What you should do – Can you reproduce every one of the records below word for word, leaving out the pictures?

Input for this task –
· · ·

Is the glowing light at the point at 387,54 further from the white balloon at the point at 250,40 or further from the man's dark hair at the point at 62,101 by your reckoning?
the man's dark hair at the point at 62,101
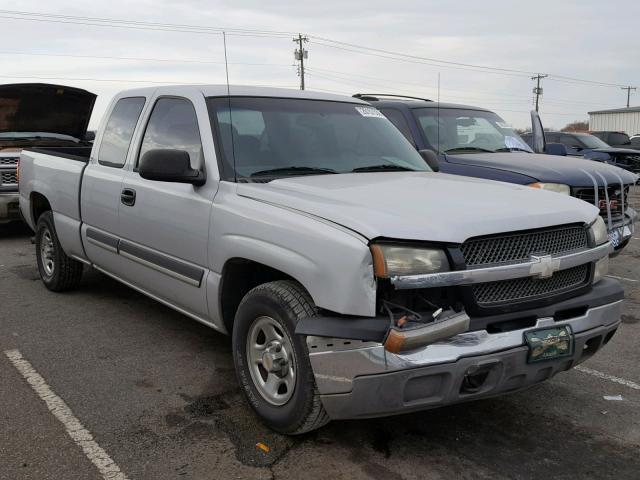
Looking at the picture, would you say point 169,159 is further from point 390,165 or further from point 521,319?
point 521,319

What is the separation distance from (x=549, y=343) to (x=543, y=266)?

· · ·

Full output –
Is the glowing light at the point at 387,54 further from the white balloon at the point at 250,40 or further from the man's dark hair at the point at 62,101 by your reckoning?
the man's dark hair at the point at 62,101
Looking at the picture, would you say point 169,159 is further from point 390,165 or further from point 521,319?
point 521,319

What is the separation distance from (x=549, y=343) to (x=543, y=266)?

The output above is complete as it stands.